Monday, September 24, 2018

Short Take: Shoot the Piano Player


There's a jazzy, anything-goes spirit to François Truffaut's tragicomic crime drama Shoot the Piano Player. The main character is a one-time concert pianist (Charles Aznavour) who has bottomed out after a family tragedy. Apart from raising his youngest brother (Richard Kanayan), he's retreated from life. He's changed his name, and earns a modest living playing piano with a dance band at a local bar. But beyond that, all he wants is to be left in peace. His past, though, again confronts him. It's in good ways and bad.

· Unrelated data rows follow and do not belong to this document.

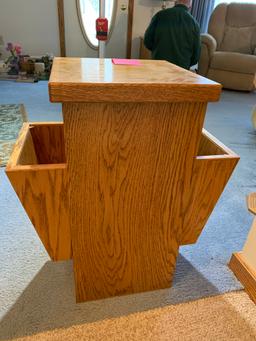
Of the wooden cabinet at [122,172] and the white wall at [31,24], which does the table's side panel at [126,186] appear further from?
the white wall at [31,24]

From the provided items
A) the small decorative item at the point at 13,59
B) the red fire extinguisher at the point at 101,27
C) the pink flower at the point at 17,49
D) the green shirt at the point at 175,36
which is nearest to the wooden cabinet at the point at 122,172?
the green shirt at the point at 175,36

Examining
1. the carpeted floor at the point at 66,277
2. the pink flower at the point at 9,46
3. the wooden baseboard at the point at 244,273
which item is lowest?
the carpeted floor at the point at 66,277

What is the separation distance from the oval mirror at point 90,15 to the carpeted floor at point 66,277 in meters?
3.19

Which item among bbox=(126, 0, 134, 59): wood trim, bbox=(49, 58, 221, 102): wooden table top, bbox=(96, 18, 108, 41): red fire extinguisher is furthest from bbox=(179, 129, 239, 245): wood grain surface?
bbox=(126, 0, 134, 59): wood trim

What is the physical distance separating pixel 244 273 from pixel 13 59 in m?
3.88

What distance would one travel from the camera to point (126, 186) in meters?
0.69

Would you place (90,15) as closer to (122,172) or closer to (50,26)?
(50,26)

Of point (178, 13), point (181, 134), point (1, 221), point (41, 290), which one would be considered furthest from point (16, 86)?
point (181, 134)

The good is the waitress (Marie DuBois) who knows who he is, and with whom he falls in love. The bad are the two adult brothers (Jean-Jacques Aslanian and Albert Remy) who get him mixed up in their wranglings with local gangsters. Truffaut does full dramatic justice to the plotting and the protagonist's inner conflicts. But he also treats the story as a springboard for constant arabesques: observational humor, oddball conversations, music and dance numbers, slapstick and romantic comedy scenes, and a bevy of cinematic flourishes. The delight of the film is that the spontaneous atmosphere doesn't distract. It enriches the material. The discords keep one attentive to the rather banal pulp material, and give it a wonderful true-to-life rhythm. The effect is further enhanced by Raoul Coutard's superb documentary-style cinematography. The stars enhance the film, too. Charles Aznavour's hangdog manner and Marie DuBois' down-to-earth dream-girl quality are perfect. The cast also includes Nicole Berger, Michèle Mercier, and Daniel Boulanger. The screenplay, credited to Truffaut and Marcel Moussy, is based on the David Goodis novel Down There.